THINGS TO DO:
a. Transcribe the excerpt below on the trust's capital and financial risk management, from "The Trust uses various" to "cash flow forecasts.", inclusive.
b. Write the next part of the excerpt below on the trust's capital and financial risk management, picking up after its last line.

EXCERPTED PASSAGE:
*** Block opens ***

The Trust assesses its capital management approach as a key part of the Trust’s overall strategy and is continuously reviewed by management and the board.
The Trust is able to alter its capital mix by issuing new units, activating the DRP, electing to have the DRP underwritten, adjusting the amount of distributions paid, activating a unit buy-back programme or selling assets to reduce borrowings.
The Trust has a target gearing of 45% to 55% calculated as total liabilities (excluding deferred tax liabilities) to total assets on a ‘look through’ basis. In calculating ‘look though’ gearing, the Trust’s interests in jointly controlled entities are proportionately consolidated based on the Trust’s ownership percentage. At 30 June 2009, gearing was 81.2% (2008: 57.1%).
The Trust is currently negotiating to sell selected assets to improve its gearing and liquidity.
Protection of the Trust’s equity in foreign denominated assets was partially achieved through the use of cross currency swaps to provide hedge protection in the prior year. As disclosed in note 10, the cross currency swaps were closed out in August 2008 due to adverse impact of the movement in foreign currency and interest rates had on the fair value of the cross currency swaps, and the associated adverse impact on the Trust’s gearing. The Trust now has no capital hedging in place.
The joint venture entity obtains property insurance with creditworthy insurers in order to protect the Trust’s assets.
(b) Financial risk management
The Trust’s principal financial instruments comprise cash and cash equivalents, receivables, derivative financial instruments, payables and interest bearing liabilities.
The Trust’s activities expose it to a variety of financial risks: market risk (currency risk and interest rate risk), liquidity risk and credit risk.
The Trust manages its exposure to these financial risks in accordance with the Trust’s Financial Risk Management (FRM) policy as approved by the board.
The policy sets out the Trust’s approach to managing financial risks, the policies and controls utilised to minimise the potential impact of these risks on its performance and the roles and responsibilities of those involved in the management of these financial risks.
The Trust uses various measures to manage exposures to these types of risks. The main methods include foreign exchange and interest rate sensitivity analysis, ageing analysis of debtors and counterparty credit assessment and the use of future rolling cash flow forecasts.
The Trust uses derivative financial instruments such as forward foreign exchange contracts, interest rate swaps and cross currency swaps to manage its financial risk as permitted under the FRM policy. Such instruments are used exclusively for hedging purposes, i.e. not for trading for speculative purposes.
(c) Financial risk
Foreign exchange risk
Foreign exchange risk is the risk that changes in foreign exchange rates will change the Australian dollar value of the Trust’s net assets or its Australian dollar earnings. Foreign exchange risk arises when future commercial transactions and recognised assets and liabilities are denominated in a currency that is not the Trust’s functional currency.

30


 

MACQUARIE DDR TRUST
NOTES TO THE FINANCIAL STATEMENTS
(Information as of and for the Year ended 30 June 2009 and
for the Year ended 30 June 2007 not Covered by Auditor’s Report)

*** Block closes ***

RECORDED DATA:
*** Block opens ***

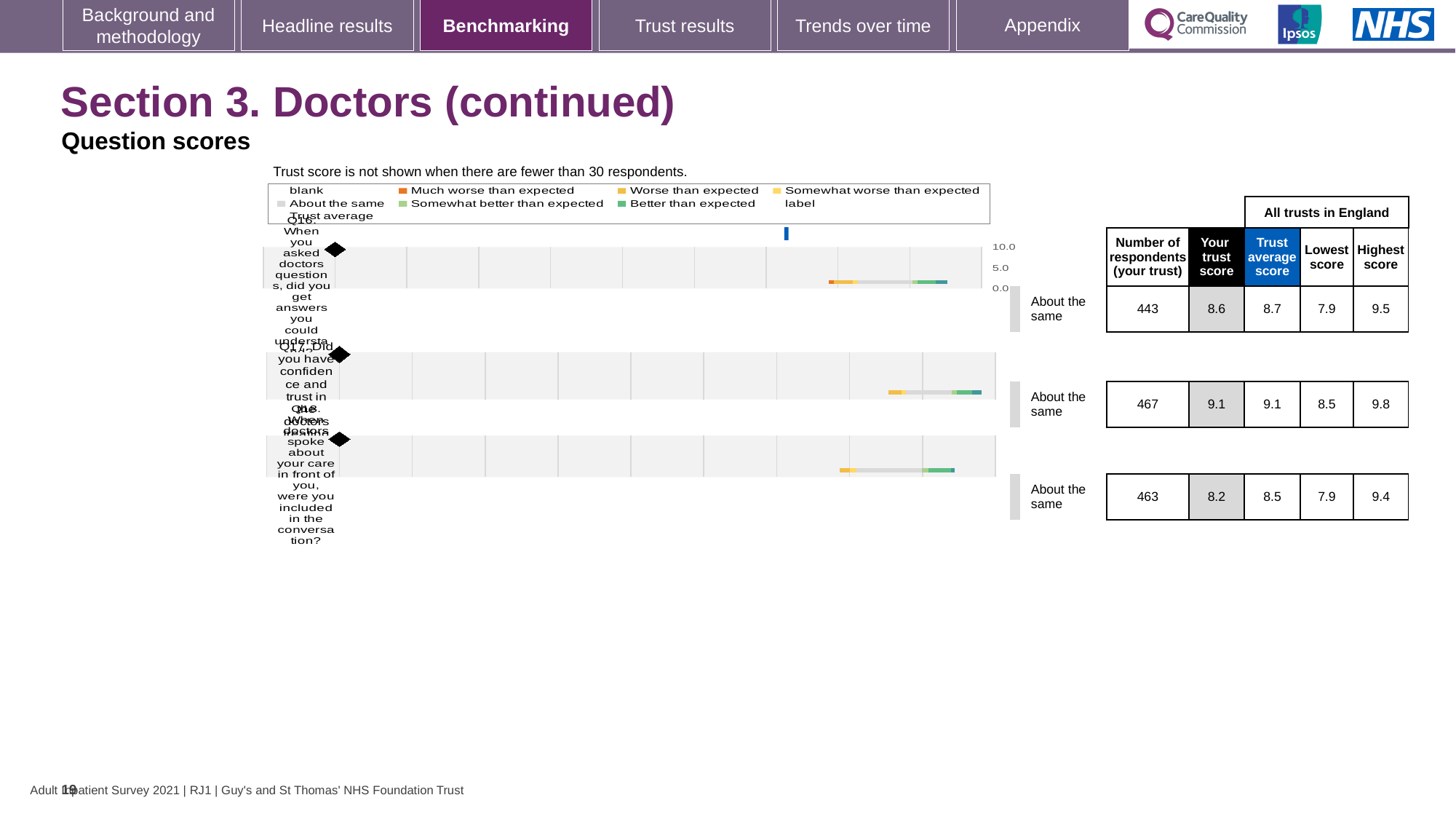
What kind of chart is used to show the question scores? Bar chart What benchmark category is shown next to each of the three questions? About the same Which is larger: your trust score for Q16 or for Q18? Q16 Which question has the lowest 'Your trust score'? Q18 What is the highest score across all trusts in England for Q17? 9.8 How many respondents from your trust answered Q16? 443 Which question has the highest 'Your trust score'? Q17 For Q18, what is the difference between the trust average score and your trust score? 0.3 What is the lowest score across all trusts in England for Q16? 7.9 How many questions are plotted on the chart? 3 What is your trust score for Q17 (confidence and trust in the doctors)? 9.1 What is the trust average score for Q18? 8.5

*** Block closes ***

EXERCISE RESULTS:
a.
The Trust uses various measures to manage exposures to these types of risks. The main methods include foreign exchange and interest rate sensitivity analysis, ageing analysis of debtors and counterparty credit assessment and the use of future rolling cash flow forecasts.

b.
24. Capital and financial risk management (continued)
(c) Financial risk (continued)
The Trust is exposed to foreign exchange risk through investing in overseas investment property and deriving rental income from those properties. The Trust manages this exposure on a ‘look though’ basis including those held through joint venture entities. The majority of derivatives utilised to manage this ‘look through’ exposure are held by the Trust.
Foreign investment
The table below sets out the Trust’s US dollar exposure, and how, through the use of debt and cross currency swaps, this exposure is reduced. It also provides an analysis of the effect of reasonably possible movements of the US dollar against the Australian dollar, with all other variables held constant. A negative amount in the table reflects a potential net reduction in profit or equity, while a positive amount reflects a net potential increase. The US dollar amounts in the table below have been converted to Australian dollar at the year-end exchange rate.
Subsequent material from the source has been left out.